Karu Diddina Kapuram () is a 1986 Indian Telugu-language comedy film, produced by Ramoji Rao under the Usha Kiran Movies banner and directed by D. V. Narasa Raju. It stars Nutan Prasad, Rajendra Prasad, Rama Prabha and Pavithra, with music composed by Satyam.

Plot
Engineer Raghava Rao (Nutan Prasad) and his wife Indumathi (Rama Prabha) have three daughters who are married. Raghava Rao has the life ambition to buy a car and finally, he succeeds in buying a rebuilt secondhand foreign car which has been damaged in an accident. Shockingly, the car contains the aura of original owner Ram Swamy, who had died in the accident next day after purchase. As his desire on the car is not fulfilled, his aura is left back on the earth which drives the car automatically, makes so many magics and sets right the problems of Raghava Rao. At last, Raghava Rao takes care of Ram Swamy's family, showing his gratitude. Finally, Ram Swamy's aura is completely satisfied, leaves the car and mingles into the universe.

■ **STORED DATA**:

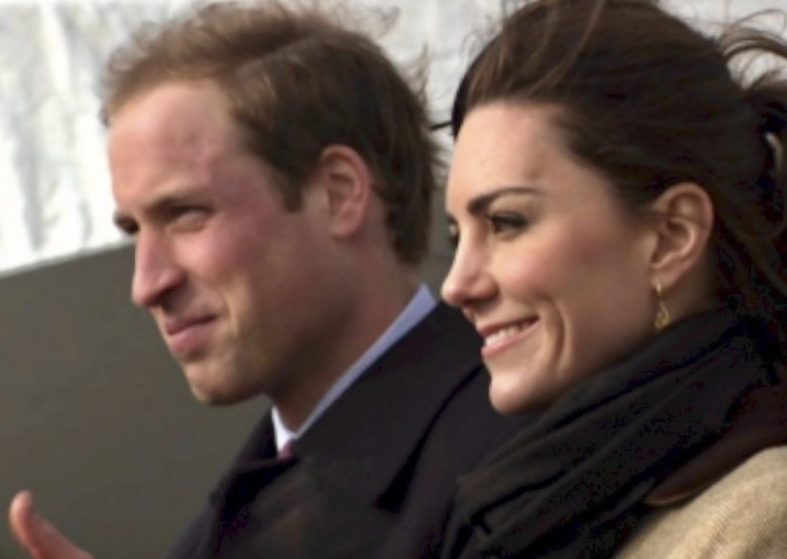 Meet Kate and Wills Mixing With Community – locals love them! Kate and Wills before marriage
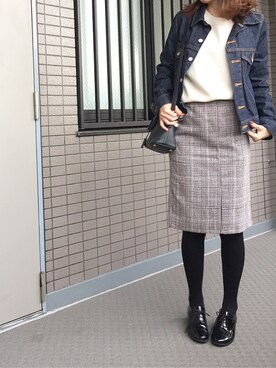 MEGUMIさんのコーディネート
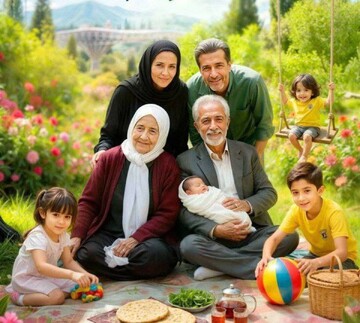 Iran commemorating National Elderly Week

■ **WHAT IS BEING ASKED**:
Copy the stretch of the Karu Diddina Kapuram film summary from "Karu Diddina Kapuram" through "composed by Satyam." word for word.

■ **TASK SOLUTION**:
Karu Diddina Kapuram () is a 1986 Indian Telugu-language comedy film, produced by Ramoji Rao under the Usha Kiran Movies banner and directed by D. V. Narasa Raju. It stars Nutan Prasad, Rajendra Prasad, Rama Prabha and Pavithra, with music composed by Satyam.